• [Directions]
Begin at the line containing "As we observe this" and give again every line to the end of the records, exactly, without the pictures.

Dataset items:
'''
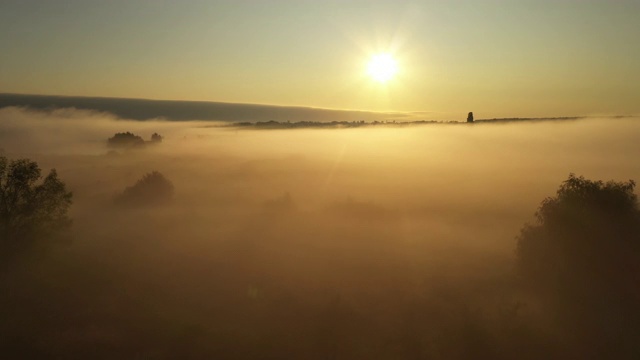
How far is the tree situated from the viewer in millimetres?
36188

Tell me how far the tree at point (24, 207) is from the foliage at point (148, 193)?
3682 centimetres

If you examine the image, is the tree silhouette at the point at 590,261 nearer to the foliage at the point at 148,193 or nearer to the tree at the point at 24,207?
the tree at the point at 24,207

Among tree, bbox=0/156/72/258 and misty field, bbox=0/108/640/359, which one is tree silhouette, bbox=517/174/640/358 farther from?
tree, bbox=0/156/72/258

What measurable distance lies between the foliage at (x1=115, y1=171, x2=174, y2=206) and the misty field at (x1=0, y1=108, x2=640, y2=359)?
152 centimetres

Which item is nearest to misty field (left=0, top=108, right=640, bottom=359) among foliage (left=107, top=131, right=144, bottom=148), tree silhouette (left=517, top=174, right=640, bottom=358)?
tree silhouette (left=517, top=174, right=640, bottom=358)

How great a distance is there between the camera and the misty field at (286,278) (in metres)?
31.4

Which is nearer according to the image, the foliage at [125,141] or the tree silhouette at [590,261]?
the tree silhouette at [590,261]

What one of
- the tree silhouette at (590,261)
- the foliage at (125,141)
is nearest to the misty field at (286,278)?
the tree silhouette at (590,261)

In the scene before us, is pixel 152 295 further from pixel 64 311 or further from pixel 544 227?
pixel 544 227

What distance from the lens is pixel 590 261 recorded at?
1419 inches

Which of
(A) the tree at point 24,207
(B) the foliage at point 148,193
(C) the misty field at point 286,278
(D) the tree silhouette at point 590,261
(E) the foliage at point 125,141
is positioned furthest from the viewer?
(E) the foliage at point 125,141

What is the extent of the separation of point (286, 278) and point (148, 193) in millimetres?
42190

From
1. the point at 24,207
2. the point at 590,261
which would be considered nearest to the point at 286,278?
the point at 24,207

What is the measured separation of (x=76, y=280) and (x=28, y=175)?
982 centimetres
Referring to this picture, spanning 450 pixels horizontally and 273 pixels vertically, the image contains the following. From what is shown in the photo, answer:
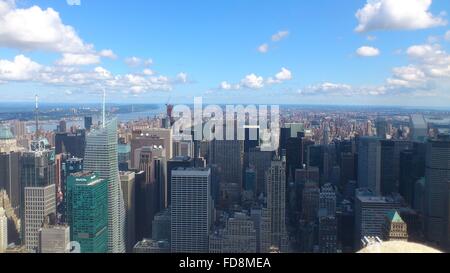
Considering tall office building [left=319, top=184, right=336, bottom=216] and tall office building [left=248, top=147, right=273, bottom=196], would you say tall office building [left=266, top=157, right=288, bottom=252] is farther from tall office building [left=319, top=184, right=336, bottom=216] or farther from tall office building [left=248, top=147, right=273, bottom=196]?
tall office building [left=319, top=184, right=336, bottom=216]

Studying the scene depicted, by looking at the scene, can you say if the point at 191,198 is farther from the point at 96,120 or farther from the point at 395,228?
the point at 395,228

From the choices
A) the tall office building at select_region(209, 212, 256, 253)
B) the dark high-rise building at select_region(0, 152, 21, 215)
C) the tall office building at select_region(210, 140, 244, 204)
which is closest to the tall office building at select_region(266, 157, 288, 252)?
the tall office building at select_region(209, 212, 256, 253)

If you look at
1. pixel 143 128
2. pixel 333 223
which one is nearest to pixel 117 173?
pixel 143 128

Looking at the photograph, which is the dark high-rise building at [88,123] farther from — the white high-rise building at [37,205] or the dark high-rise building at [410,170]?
the dark high-rise building at [410,170]

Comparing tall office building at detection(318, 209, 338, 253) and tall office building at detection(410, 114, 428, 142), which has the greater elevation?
tall office building at detection(410, 114, 428, 142)

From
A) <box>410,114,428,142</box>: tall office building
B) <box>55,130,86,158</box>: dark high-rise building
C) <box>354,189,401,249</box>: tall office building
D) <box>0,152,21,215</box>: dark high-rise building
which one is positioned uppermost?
<box>410,114,428,142</box>: tall office building

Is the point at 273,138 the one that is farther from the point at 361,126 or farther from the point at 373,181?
the point at 373,181
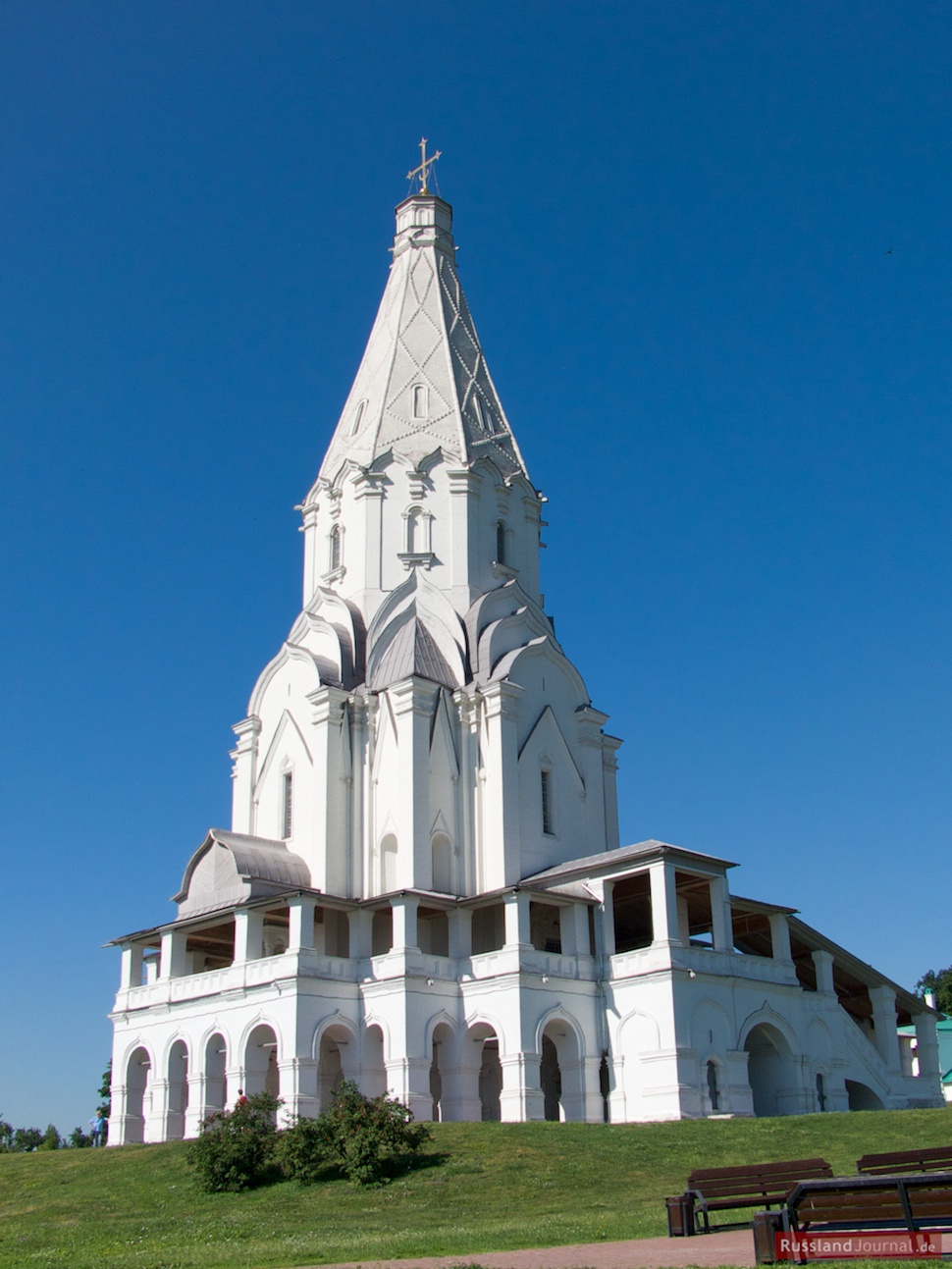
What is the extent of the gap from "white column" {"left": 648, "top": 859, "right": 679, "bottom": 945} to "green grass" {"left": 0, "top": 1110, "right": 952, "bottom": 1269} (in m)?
5.07

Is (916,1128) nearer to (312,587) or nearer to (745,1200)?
(745,1200)

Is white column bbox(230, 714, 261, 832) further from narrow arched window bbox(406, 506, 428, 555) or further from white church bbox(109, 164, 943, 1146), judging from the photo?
narrow arched window bbox(406, 506, 428, 555)

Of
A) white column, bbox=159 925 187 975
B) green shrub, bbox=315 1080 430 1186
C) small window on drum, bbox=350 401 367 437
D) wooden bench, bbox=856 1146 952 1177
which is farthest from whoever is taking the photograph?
small window on drum, bbox=350 401 367 437

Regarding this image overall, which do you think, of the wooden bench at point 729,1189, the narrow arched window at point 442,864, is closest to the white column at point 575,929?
the narrow arched window at point 442,864

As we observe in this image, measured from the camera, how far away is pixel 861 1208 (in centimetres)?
1087

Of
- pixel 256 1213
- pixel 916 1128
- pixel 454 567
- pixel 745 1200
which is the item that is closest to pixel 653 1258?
pixel 745 1200

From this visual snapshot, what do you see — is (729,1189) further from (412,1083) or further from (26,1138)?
(26,1138)

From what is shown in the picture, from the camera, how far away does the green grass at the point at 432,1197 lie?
1455 centimetres

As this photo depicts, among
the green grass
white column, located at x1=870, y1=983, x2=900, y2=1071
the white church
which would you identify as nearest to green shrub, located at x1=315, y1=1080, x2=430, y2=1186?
the green grass

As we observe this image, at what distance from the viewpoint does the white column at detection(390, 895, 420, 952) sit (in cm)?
2977

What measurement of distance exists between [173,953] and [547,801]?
10.1 m

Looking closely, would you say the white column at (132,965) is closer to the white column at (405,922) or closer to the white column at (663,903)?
the white column at (405,922)

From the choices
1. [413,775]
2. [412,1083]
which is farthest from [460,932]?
[413,775]

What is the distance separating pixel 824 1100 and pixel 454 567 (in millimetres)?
16475
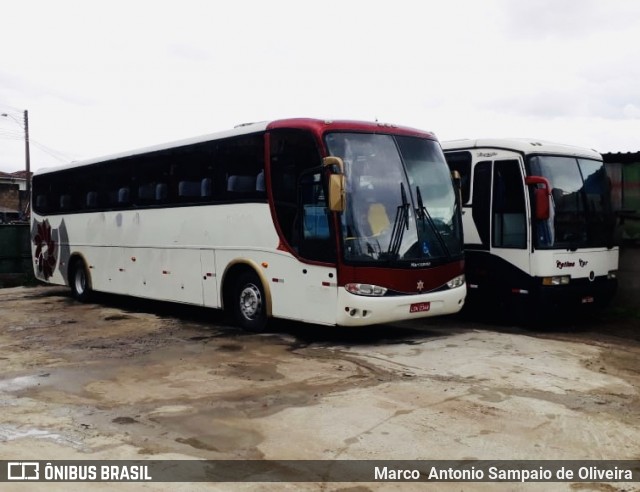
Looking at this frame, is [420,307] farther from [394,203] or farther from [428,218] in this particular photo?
[394,203]

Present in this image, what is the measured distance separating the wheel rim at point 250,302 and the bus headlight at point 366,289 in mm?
2020

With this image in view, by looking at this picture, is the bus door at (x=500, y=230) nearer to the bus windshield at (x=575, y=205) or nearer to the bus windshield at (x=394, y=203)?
the bus windshield at (x=575, y=205)

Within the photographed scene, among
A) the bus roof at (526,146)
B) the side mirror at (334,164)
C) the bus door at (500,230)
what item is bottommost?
the bus door at (500,230)

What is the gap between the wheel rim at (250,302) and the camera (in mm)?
10727

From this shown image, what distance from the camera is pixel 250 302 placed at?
1088 centimetres

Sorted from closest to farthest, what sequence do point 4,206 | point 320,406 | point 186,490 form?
point 186,490, point 320,406, point 4,206

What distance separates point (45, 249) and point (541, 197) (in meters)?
12.4

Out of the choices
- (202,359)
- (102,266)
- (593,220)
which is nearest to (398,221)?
(202,359)

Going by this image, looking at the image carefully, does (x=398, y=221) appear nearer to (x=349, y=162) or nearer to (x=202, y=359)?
(x=349, y=162)

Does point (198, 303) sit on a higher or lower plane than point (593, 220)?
lower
'''
• [Response below]
As we observe this image, at what distance from the viewpoint does the white column at detection(390, 895, 420, 952) sit (in cm)?
2977

What measurement of distance exists between [173,953] and [547,801]?
10.1 m

Looking closely, would you say the white column at (132,965) is closer to the white column at (405,922) or closer to the white column at (663,903)?
the white column at (405,922)

From the choices
1. [413,775]
2. [412,1083]
which is farthest from [460,932]?
[413,775]

What is the distance separating pixel 824 1100 and pixel 454 567 (in millimetres)?
16475
Looking at this frame, is [420,307] farther from [394,203] or farther from [428,218] in this particular photo?
[394,203]

Present in this image, what is the measured distance separating the wheel rim at point 250,302 and the bus headlight at point 366,289 in mm?
2020

With this image in view, by looking at this picture, is the bus door at (x=500, y=230) nearer to the bus windshield at (x=575, y=205) or nearer to the bus windshield at (x=394, y=203)?
the bus windshield at (x=575, y=205)

Within the photographed scene, among
A) the bus roof at (526,146)
B) the side mirror at (334,164)
C) the bus door at (500,230)
what item is bottommost?
the bus door at (500,230)

What is the gap between the wheel rim at (250,302) and the camera (in mm)?
10727

From this shown image, what distance from the camera is pixel 250 302 placed at?
1088 centimetres

Sorted from closest to farthest, what sequence do point 4,206 | point 320,406 | point 186,490 form?
point 186,490, point 320,406, point 4,206

What distance separates point (45, 249) and point (541, 197) (in meters)?
12.4

Out of the choices
- (202,359)
- (102,266)
- (593,220)
which is nearest to (398,221)?
(202,359)

Going by this image, looking at the image carefully, does (x=398, y=221) appear nearer to (x=349, y=162) or nearer to (x=202, y=359)?
(x=349, y=162)

Does point (198, 303) sit on a higher or lower plane than point (593, 220)?
lower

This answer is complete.